§ EXERCISE OBJECTIVE: List every line in the records below that contains the word "parked", counting a match only when the letter case is the same.
━━ INPUT FOR THIS TASK ━━
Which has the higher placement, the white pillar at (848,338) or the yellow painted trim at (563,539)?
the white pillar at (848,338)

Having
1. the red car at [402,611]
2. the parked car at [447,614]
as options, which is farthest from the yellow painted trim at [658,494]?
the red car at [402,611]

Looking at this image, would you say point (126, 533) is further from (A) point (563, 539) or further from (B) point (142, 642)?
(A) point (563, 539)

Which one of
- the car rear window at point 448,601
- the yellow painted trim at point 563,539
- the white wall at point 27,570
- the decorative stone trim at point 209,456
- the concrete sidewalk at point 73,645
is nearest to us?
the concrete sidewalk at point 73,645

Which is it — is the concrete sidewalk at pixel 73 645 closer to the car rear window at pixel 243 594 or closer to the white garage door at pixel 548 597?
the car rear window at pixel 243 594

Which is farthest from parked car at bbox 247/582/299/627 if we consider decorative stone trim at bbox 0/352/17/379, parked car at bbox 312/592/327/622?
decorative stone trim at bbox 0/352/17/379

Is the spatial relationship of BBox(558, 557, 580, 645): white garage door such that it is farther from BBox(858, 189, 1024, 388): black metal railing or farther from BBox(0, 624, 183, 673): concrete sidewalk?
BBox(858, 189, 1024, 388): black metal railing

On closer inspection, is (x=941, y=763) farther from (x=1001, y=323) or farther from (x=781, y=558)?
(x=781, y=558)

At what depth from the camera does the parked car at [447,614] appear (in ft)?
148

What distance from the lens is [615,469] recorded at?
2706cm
━━━
━━ INPUT FOR THIS TASK ━━
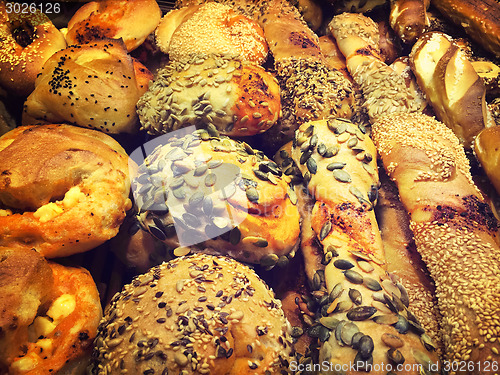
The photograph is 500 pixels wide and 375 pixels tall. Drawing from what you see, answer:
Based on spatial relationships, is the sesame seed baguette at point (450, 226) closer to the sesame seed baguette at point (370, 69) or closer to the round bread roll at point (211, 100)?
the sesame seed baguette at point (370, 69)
━━━
§ WRITTEN RESPONSE:
2. the parked car at [447,614]
Which is farthest from parked car at bbox 247/582/299/627 if we consider decorative stone trim at bbox 0/352/17/379, parked car at bbox 312/592/327/622?
At what depth from the camera does the parked car at [447,614] appear (in ft)?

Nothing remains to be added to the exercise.